Considering the Dark Ages

I saw this post earlier this morning and rather than merely respond (in agreement) I figured it warranted a post of its own. The study of the ‘Dark Ages’ have been subject to all sorts of abuse. (It is necessary to mention that I do not entirely agree with abtwixt’s definition of ‘Dark Age’; this term more properly refers to the badly sourced period between the end of the Roman Empire in the west and the coronation of Charlemagne in 800. This is what I refer to when I use the term ‘Dark Age’.) It is also necessary to mention my own lack of expertise in this particular area. I am, first and foremost, a Byzantinist. Most of my experience and knowledge is in the eastern half of the Mediterranean during this period. Someone much more informed than I on this topic is Curt Emanuel, whose blog you should be reading.

The study of the ‘Dark Ages’ only now seems to be crawling out of the mess that Petrarch left. The advent of late antique and early medieval studies has not only made study of this period acceptable, it is almost becoming popular. When making my decision about whether to go to Oxford or not, I looked at current academic job postings. There’s a grand total of nothing in classics, and about as much in Byzantine Studies. However, there were a number of jobs open for those in the area of late antiquity and the early middle ages. It’s a good thing that this field is expanding and that there are academic jobs out there, because a:) This is a misrepresented period of history, and b:) I intend to find employment in it one day. Much of the bias towards this period seems to be a holdover from Enlightenment thinking that despised the Dark Ages because of its perceptions of a period of pervasive Christianity. This view still seems to be held today, along with claims of almighty popes, witch-burnings, inquisitions, and crusades. The fact that these seem to be most commonly-cited claims as why the Dark Ages were just horrible goes a long way to explaining the ideas that people have about the Dark Ages, since two of those (witch burning and inquisitions) belong entirely to the late middle ages/Renaissance, and we don’t actually see any crusades or extremely powerful popes during the early middle ages! Both of those belong to the high middle ages, and this really says a lot about the state of education on the medieval period in general.

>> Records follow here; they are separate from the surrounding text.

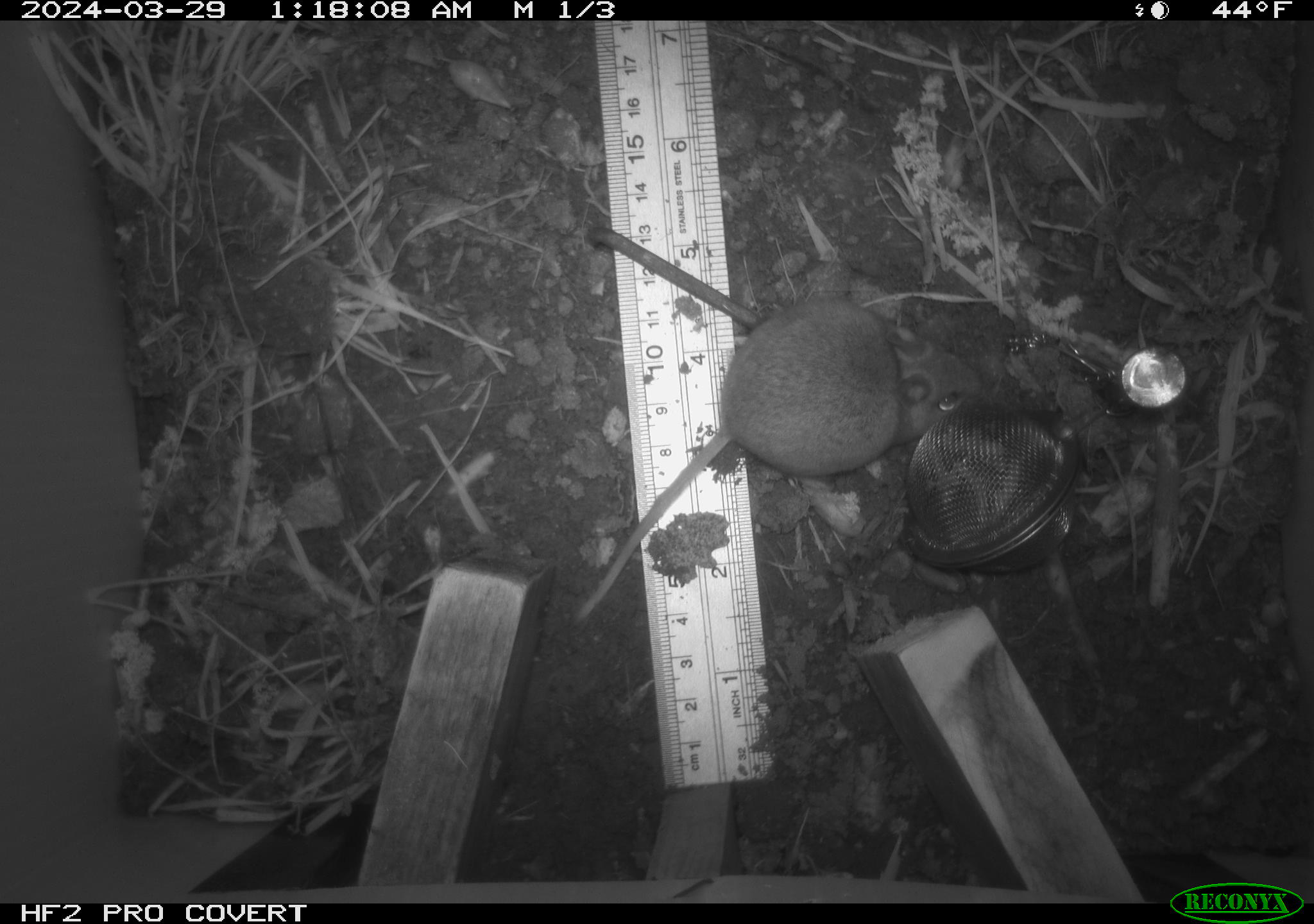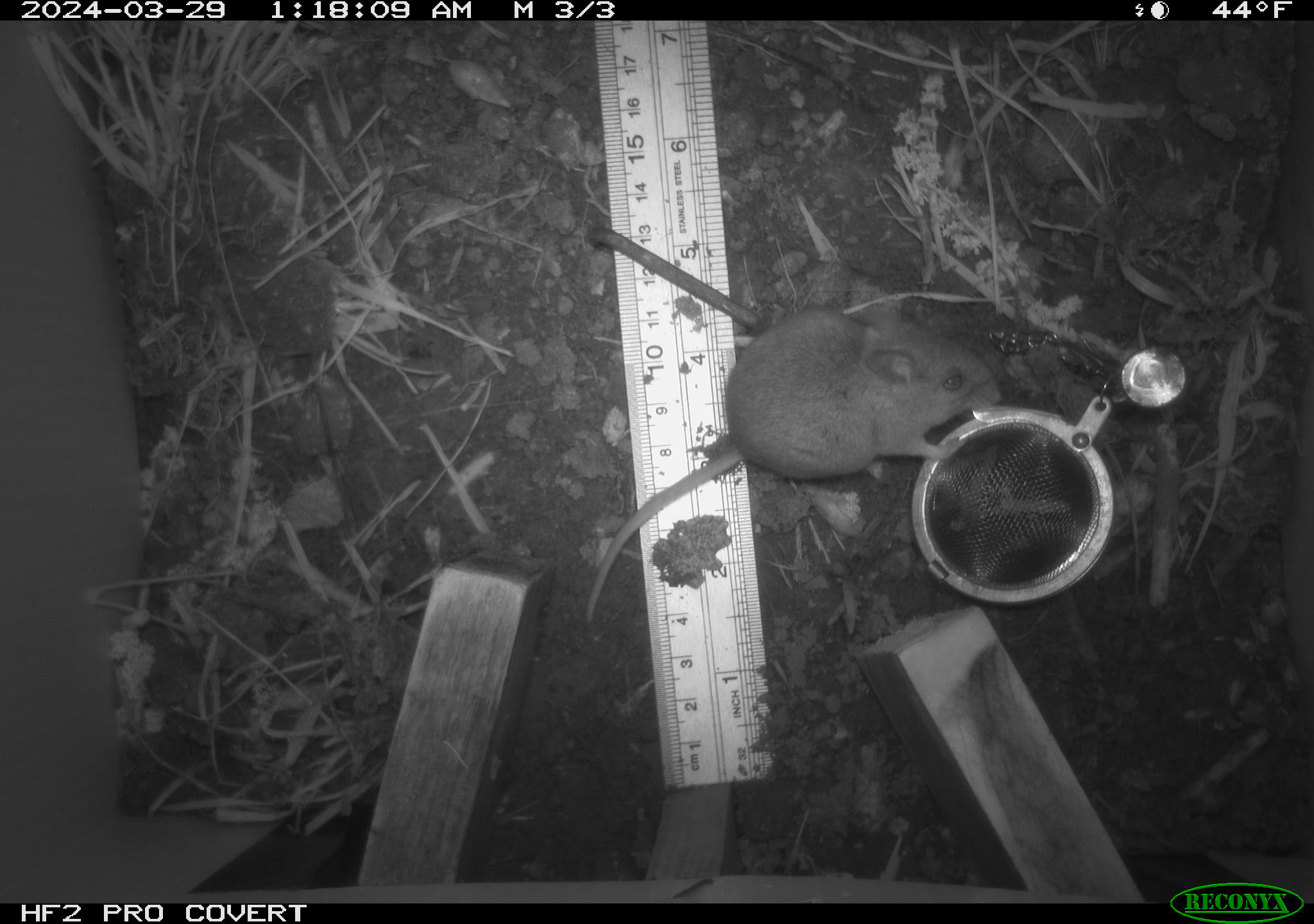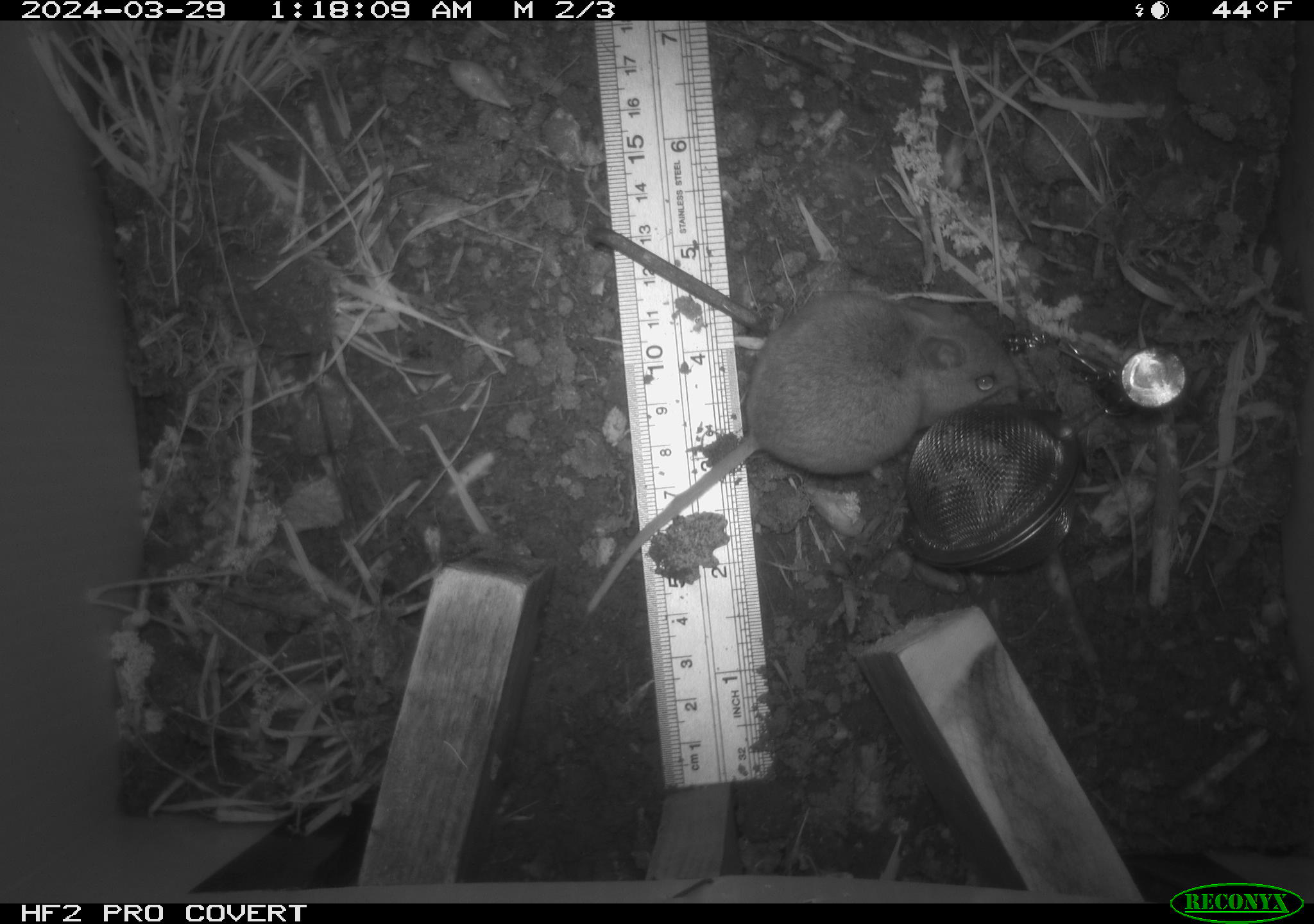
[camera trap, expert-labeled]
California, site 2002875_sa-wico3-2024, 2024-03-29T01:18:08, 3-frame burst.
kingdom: Animalia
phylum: Chordata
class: Mammalia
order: Rodentia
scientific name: Rodentia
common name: mouse species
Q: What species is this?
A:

Petrarch’s comparison of the Dark Ages to Rome does not seem to have died away either. A cultural value judgement is in place here, but one that is more accepted in our society because the Big Bad Evil Thing that caused the Dark Ages was Christianity and the fall of the Roman Empire. One can almost hear Gibbon weeping in the background. If one were to denigrate Sassanid Persian society and history because they were Zoroastrian, one would be a bigot. However, the same label isn’t applied to those who despise the Dark Ages, simply because it is an accepted cultural ‘fact’ that it was a horrid time and religion and violence had a lot to do with that. Yet religion and violence were an ongoing part of the Roman Empire, too. Is decentralized early medieval violence any less barbaric than the state-sponsored repression and terror of the Roman Empire?

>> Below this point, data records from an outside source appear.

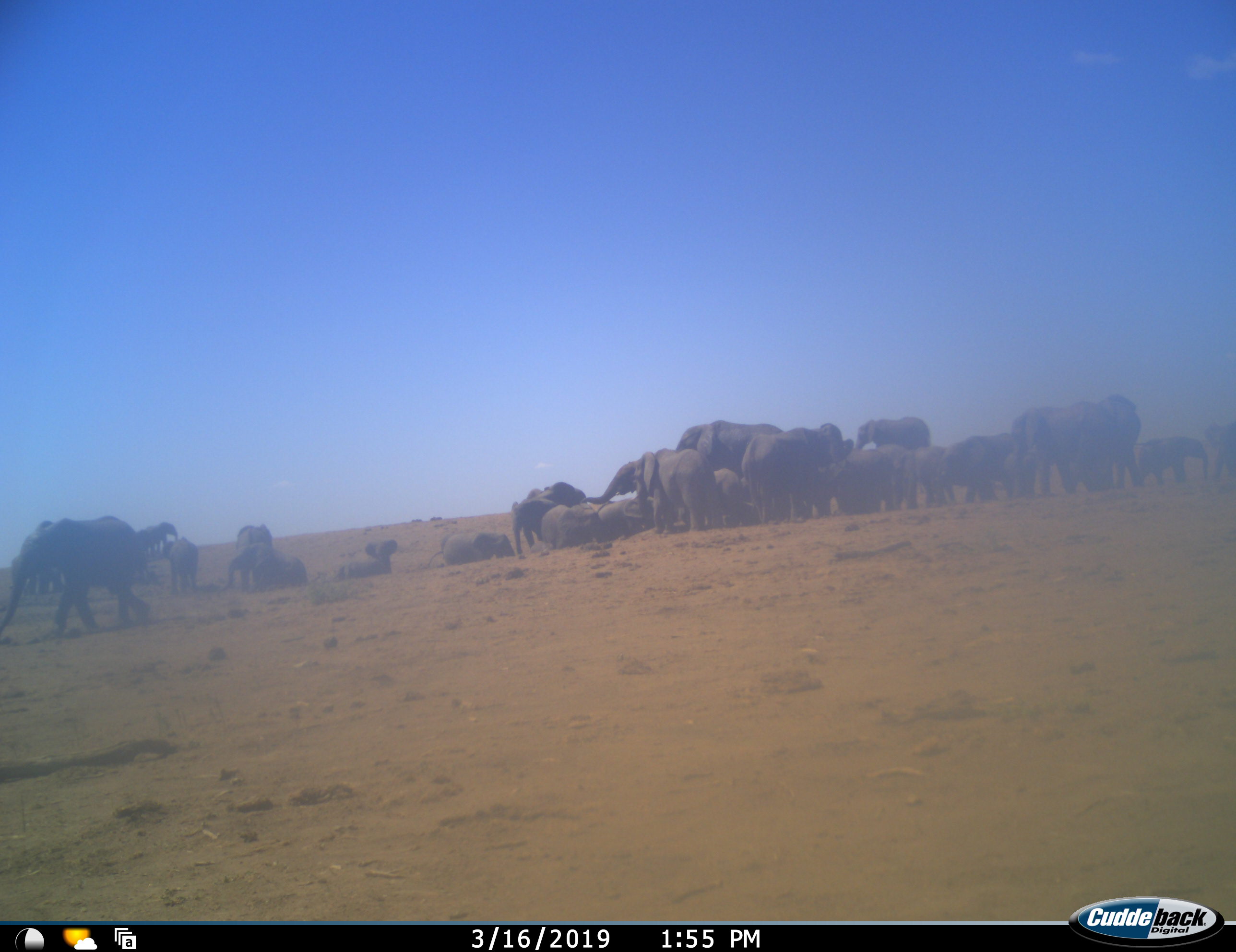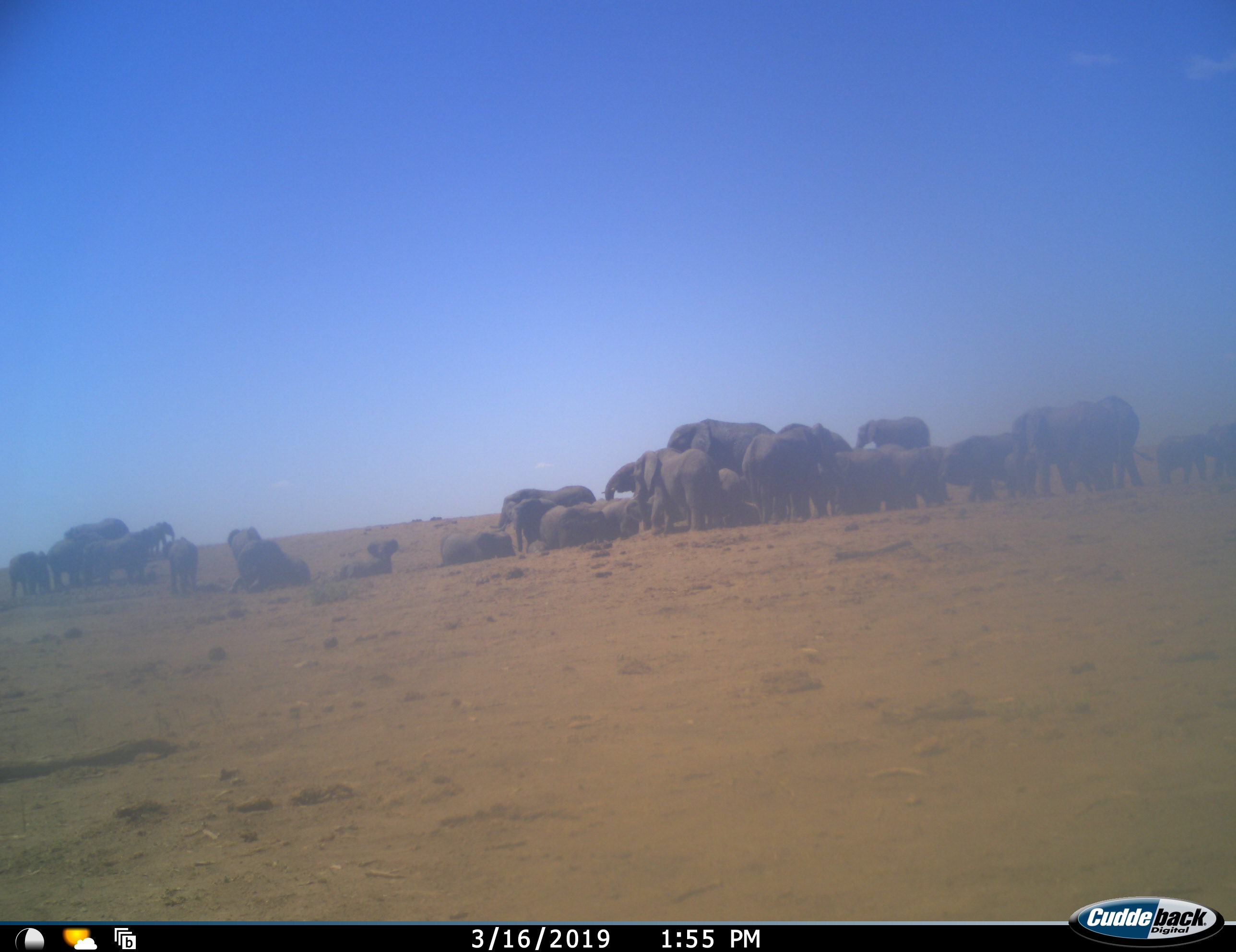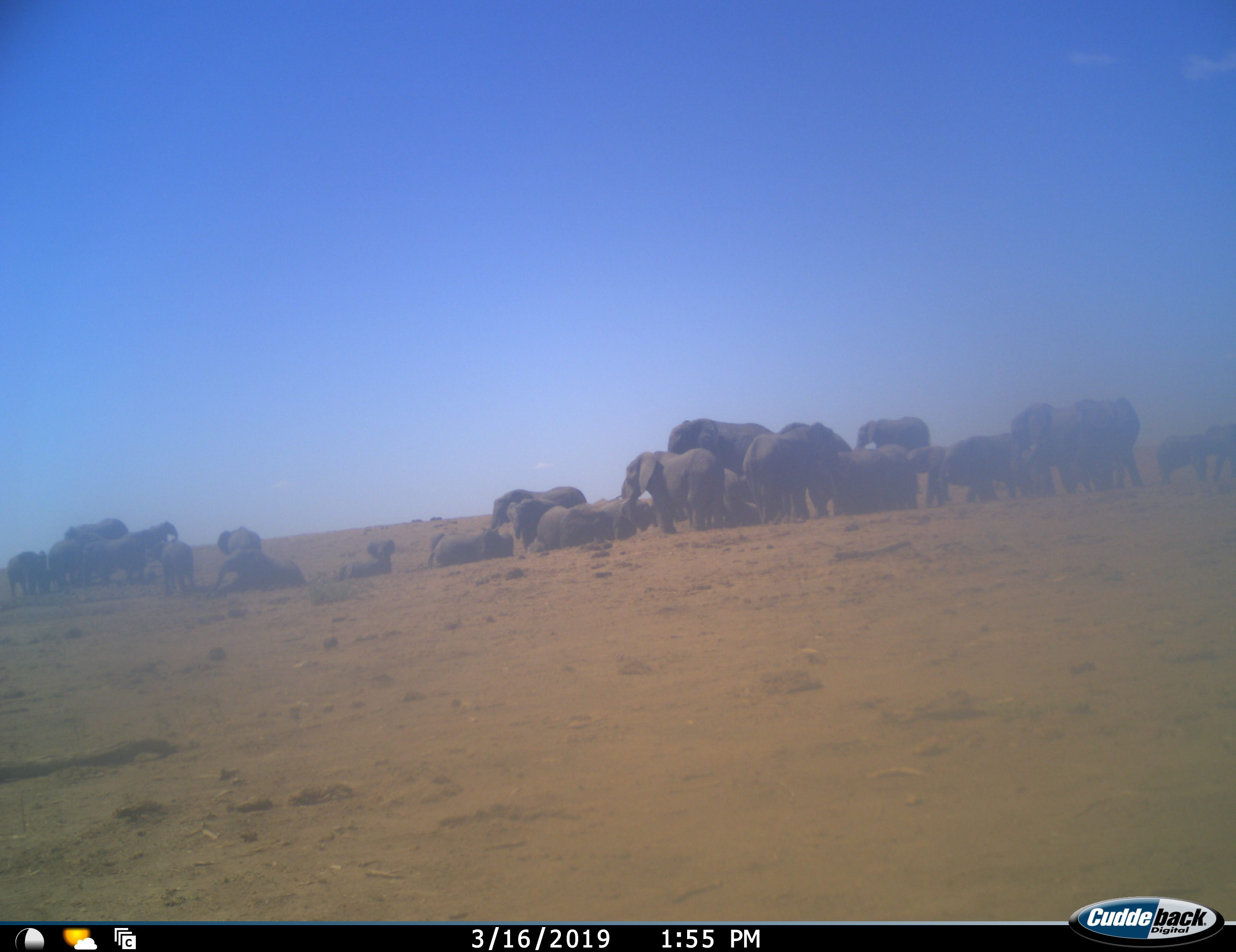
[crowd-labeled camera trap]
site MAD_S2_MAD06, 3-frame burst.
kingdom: Animalia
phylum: Chordata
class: Mammalia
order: Proboscidea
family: Elephantidae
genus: Loxodonta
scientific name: Loxodonta africana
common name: african bush elephant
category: elephant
Elephant (african bush elephant) (Loxodonta africana), count 11-50. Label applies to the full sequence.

Late last term a friend of mine was bemoaning the loss of learning that occurred with the end of the Roman Empire. I asked her why she thought this was the case, and I recall hearing something about church oppression and illiteracy. It is important to point out that the vast majority of people who lived in the Roman Empire were illiterate rural peasants and who were no more learned than their early medieval (or late medieval, or early modern) counterparts. Learning was an elite activity, and even then one must wonder what centuries of trivium and quadrivum education in the Roman Empire seem to have really accomplished. This education was tied tightly up with social status, and its goal was focused on rhetoric and rote recitation. This does not mean that there were not real intellectuals in the Roman period, but like today, the majority of the literate class produced nothing of real intellectual worth. To suppose that the Roman system was in some way superior to learning in the early middle ages (where this same system appears to have continued on, just on a more limited scale as one no longer needed it to interact with the Roman government; witness the relative of Gregory of Tours who preferred to access local power by taking a Frankish name) comes right back to the cultural value judgement.

Some have tried to return to early medieval period to earlier notions of a catastrophic collapse following the end of the Roman Empire in the west. For example, Bryan Ward-Perkins has attempted to do this by arguing for a dramatic drop in living standards following the end of the Roman Empire. If he’s right, he’s going to have to try a whole lot harder. His two examples are Britain and Italy. Britain is a mysterious case, and not one I am qualified to discuss in any depth. It does appear that many of the Roman amenities in daily living were just abandoned in favour of more primitive means of living, but why is unknown. Italy, on the other hand, is a lousy example because of two centuries of endemic warfare and destruction. Visigoths, Huns,Ostrogoths, Franks, Lombards, Vandals, and East Romans all had their go at the peninsula in a period of less than two centuries. The war between the Eastern Romans and the Ostrogothic Kingdom raged for almost two decades and seems to have inflicted significant damage to the peninsula. It is not surprising in the least that Italy experienced a drop in living standards. What is surprising is that Ward-Perkins never talks about Gaul, Africa, or Spain, and especially not the Mediterranean coast on the south of Gaul that seems to still have been quite developed when the revolution of the high middle ages took place.